▸ Task description
Go through the entries and write each one out again unchanged.

◆ ◆ ◆ ◆ ◆ ◆ ◆

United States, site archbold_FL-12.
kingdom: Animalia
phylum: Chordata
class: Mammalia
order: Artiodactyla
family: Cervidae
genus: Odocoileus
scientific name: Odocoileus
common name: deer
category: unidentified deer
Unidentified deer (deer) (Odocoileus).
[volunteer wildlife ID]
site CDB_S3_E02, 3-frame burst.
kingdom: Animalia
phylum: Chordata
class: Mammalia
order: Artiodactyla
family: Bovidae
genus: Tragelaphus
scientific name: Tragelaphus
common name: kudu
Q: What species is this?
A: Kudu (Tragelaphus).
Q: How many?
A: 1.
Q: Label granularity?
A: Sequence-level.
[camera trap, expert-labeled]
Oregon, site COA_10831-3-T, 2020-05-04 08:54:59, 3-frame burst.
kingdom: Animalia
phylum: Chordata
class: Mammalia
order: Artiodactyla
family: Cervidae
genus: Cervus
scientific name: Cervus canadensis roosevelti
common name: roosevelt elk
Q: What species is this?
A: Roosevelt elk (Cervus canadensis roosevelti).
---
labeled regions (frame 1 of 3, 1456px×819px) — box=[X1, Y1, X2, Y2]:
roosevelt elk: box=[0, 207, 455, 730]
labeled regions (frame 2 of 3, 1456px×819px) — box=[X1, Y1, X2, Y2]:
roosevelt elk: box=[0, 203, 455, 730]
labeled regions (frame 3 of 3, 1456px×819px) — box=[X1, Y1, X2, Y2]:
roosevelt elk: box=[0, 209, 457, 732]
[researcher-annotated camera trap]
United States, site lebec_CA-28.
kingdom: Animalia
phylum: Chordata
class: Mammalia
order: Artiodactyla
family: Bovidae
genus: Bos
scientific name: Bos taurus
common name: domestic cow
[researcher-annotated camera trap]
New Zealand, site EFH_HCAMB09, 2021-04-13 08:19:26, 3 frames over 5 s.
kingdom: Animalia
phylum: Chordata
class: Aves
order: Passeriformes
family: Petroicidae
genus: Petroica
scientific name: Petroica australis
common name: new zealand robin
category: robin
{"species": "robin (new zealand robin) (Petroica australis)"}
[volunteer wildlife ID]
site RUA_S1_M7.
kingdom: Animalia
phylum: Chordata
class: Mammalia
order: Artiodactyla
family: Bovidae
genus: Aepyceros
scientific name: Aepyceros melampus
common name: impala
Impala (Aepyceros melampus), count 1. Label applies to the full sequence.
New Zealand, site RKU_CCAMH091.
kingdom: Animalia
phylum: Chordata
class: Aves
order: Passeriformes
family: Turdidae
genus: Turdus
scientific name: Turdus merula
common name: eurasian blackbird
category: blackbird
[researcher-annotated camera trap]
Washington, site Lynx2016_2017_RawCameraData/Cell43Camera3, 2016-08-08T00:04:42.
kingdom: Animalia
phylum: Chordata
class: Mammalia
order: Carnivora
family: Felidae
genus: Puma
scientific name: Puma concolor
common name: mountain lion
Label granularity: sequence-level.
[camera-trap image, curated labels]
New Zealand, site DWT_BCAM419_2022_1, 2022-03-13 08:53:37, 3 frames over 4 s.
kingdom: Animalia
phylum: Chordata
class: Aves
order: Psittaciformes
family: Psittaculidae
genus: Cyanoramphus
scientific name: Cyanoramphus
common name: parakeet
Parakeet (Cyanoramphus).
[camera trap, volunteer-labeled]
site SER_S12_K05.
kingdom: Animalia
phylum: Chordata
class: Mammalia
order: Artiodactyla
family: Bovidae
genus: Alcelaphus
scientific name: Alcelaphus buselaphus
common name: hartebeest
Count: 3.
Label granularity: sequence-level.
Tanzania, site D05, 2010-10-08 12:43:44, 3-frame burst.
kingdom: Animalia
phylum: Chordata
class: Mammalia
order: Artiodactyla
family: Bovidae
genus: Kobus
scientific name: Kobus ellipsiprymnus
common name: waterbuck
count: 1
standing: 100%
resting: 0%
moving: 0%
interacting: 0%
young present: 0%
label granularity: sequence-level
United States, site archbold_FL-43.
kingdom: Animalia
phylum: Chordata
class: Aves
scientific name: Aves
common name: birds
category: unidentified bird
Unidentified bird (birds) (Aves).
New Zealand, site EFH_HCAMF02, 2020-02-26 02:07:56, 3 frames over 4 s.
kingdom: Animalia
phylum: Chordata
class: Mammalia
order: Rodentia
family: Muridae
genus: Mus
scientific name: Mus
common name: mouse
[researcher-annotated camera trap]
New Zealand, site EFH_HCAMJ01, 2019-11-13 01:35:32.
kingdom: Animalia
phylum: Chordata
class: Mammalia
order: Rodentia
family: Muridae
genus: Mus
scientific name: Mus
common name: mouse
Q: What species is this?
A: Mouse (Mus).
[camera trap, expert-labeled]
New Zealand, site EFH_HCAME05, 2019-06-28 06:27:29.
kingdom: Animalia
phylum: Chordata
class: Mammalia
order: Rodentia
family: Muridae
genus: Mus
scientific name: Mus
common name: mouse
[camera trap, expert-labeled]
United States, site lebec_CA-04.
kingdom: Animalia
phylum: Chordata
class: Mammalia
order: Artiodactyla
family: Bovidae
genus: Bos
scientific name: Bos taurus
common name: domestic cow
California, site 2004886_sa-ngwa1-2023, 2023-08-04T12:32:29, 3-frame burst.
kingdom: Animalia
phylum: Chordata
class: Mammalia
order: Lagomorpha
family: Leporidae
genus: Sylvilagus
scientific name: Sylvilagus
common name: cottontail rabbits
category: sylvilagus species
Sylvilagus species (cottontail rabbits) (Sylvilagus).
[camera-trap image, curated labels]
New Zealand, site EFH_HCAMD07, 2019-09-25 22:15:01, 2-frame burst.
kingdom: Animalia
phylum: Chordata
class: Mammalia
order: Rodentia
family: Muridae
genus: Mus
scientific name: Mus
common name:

◆ ◆ ◆ ◆ ◆ ◆ ◆

▸ Solution to the exercise
United States, site archbold_FL-12.
kingdom: Animalia
phylum: Chordata
class: Mammalia
order: Artiodactyla
family: Cervidae
genus: Odocoileus
scientific name: Odocoileus
common name: deer
category: unidentified deer
Unidentified deer (deer) (Odocoileus).
[volunteer wildlife ID]
site CDB_S3_E02, 3-frame burst.
kingdom: Animalia
phylum: Chordata
class: Mammalia
order: Artiodactyla
family: Bovidae
genus: Tragelaphus
scientific name: Tragelaphus
common name: kudu
Q: What species is this?
A: Kudu (Tragelaphus).
Q: How many?
A: 1.
Q: Label granularity?
A: Sequence-level.
[camera trap, expert-labeled]
Oregon, site COA_10831-3-T, 2020-05-04 08:54:59, 3-frame burst.
kingdom: Animalia
phylum: Chordata
class: Mammalia
order: Artiodactyla
family: Cervidae
genus: Cervus
scientific name: Cervus canadensis roosevelti
common name: roosevelt elk
Q: What species is this?
A: Roosevelt elk (Cervus canadensis roosevelti).
---
labeled regions (frame 1 of 3, 1456px×819px) — box=[X1, Y1, X2, Y2]:
roosevelt elk: box=[0, 207, 455, 730]
labeled regions (frame 2 of 3, 1456px×819px) — box=[X1, Y1, X2, Y2]:
roosevelt elk: box=[0, 203, 455, 730]
labeled regions (frame 3 of 3, 1456px×819px) — box=[X1, Y1, X2, Y2]:
roosevelt elk: box=[0, 209, 457, 732]
[researcher-annotated camera trap]
United States, site lebec_CA-28.
kingdom: Animalia
phylum: Chordata
class: Mammalia
order: Artiodactyla
family: Bovidae
genus: Bos
scientific name: Bos taurus
common name: domestic cow
[researcher-annotated camera trap]
New Zealand, site EFH_HCAMB09, 2021-04-13 08:19:26, 3 frames over 5 s.
kingdom: Animalia
phylum: Chordata
class: Aves
order: Passeriformes
family: Petroicidae
genus: Petroica
scientific name: Petroica australis
common name: new zealand robin
category: robin
{"species": "robin (new zealand robin) (Petroica australis)"}
[volunteer wildlife ID]
site RUA_S1_M7.
kingdom: Animalia
phylum: Chordata
class: Mammalia
order: Artiodactyla
family: Bovidae
genus: Aepyceros
scientific name: Aepyceros melampus
common name: impala
Impala (Aepyceros melampus), count 1. Label applies to the full sequence.
New Zealand, site RKU_CCAMH091.
kingdom: Animalia
phylum: Chordata
class: Aves
order: Passeriformes
family: Turdidae
genus: Turdus
scientific name: Turdus merula
common name: eurasian blackbird
category: blackbird
[researcher-annotated camera trap]
Washington, site Lynx2016_2017_RawCameraData/Cell43Camera3, 2016-08-08T00:04:42.
kingdom: Animalia
phylum: Chordata
class: Mammalia
order: Carnivora
family: Felidae
genus: Puma
scientific name: Puma concolor
common name: mountain lion
Label granularity: sequence-level.
[camera-trap image, curated labels]
New Zealand, site DWT_BCAM419_2022_1, 2022-03-13 08:53:37, 3 frames over 4 s.
kingdom: Animalia
phylum: Chordata
class: Aves
order: Psittaciformes
family: Psittaculidae
genus: Cyanoramphus
scientific name: Cyanoramphus
common name: parakeet
Parakeet (Cyanoramphus).
[camera trap, volunteer-labeled]
site SER_S12_K05.
kingdom: Animalia
phylum: Chordata
class: Mammalia
order: Artiodactyla
family: Bovidae
genus: Alcelaphus
scientific name: Alcelaphus buselaphus
common name: hartebeest
Count: 3.
Label granularity: sequence-level.
Tanzania, site D05, 2010-10-08 12:43:44, 3-frame burst.
kingdom: Animalia
phylum: Chordata
class: Mammalia
order: Artiodactyla
family: Bovidae
genus: Kobus
scientific name: Kobus ellipsiprymnus
common name: waterbuck
count: 1
standing: 100%
resting: 0%
moving: 0%
interacting: 0%
young present: 0%
label granularity: sequence-level
United States, site archbold_FL-43.
kingdom: Animalia
phylum: Chordata
class: Aves
scientific name: Aves
common name: birds
category: unidentified bird
Unidentified bird (birds) (Aves).
New Zealand, site EFH_HCAMF02, 2020-02-26 02:07:56, 3 frames over 4 s.
kingdom: Animalia
phylum: Chordata
class: Mammalia
order: Rodentia
family: Muridae
genus: Mus
scientific name: Mus
common name: mouse
[researcher-annotated camera trap]
New Zealand, site EFH_HCAMJ01, 2019-11-13 01:35:32.
kingdom: Animalia
phylum: Chordata
class: Mammalia
order: Rodentia
family: Muridae
genus: Mus
scientific name: Mus
common name: mouse
Q: What species is this?
A: Mouse (Mus).
[camera trap, expert-labeled]
New Zealand, site EFH_HCAME05, 2019-06-28 06:27:29.
kingdom: Animalia
phylum: Chordata
class: Mammalia
order: Rodentia
family: Muridae
genus: Mus
scientific name: Mus
common name: mouse
[camera trap, expert-labeled]
United States, site lebec_CA-04.
kingdom: Animalia
phylum: Chordata
class: Mammalia
order: Artiodactyla
family: Bovidae
genus: Bos
scientific name: Bos taurus
common name: domestic cow
California, site 2004886_sa-ngwa1-2023, 2023-08-04T12:32:29, 3-frame burst.
kingdom: Animalia
phylum: Chordata
class: Mammalia
order: Lagomorpha
family: Leporidae
genus: Sylvilagus
scientific name: Sylvilagus
common name: cottontail rabbits
category: sylvilagus species
Sylvilagus species (cottontail rabbits) (Sylvilagus).
[camera-trap image, curated labels]
New Zealand, site EFH_HCAMD07, 2019-09-25 22:15:01, 2-frame burst.
kingdom: Animalia
phylum: Chordata
class: Mammalia
order: Rodentia
family: Muridae
genus: Mus
scientific name: Mus
common name:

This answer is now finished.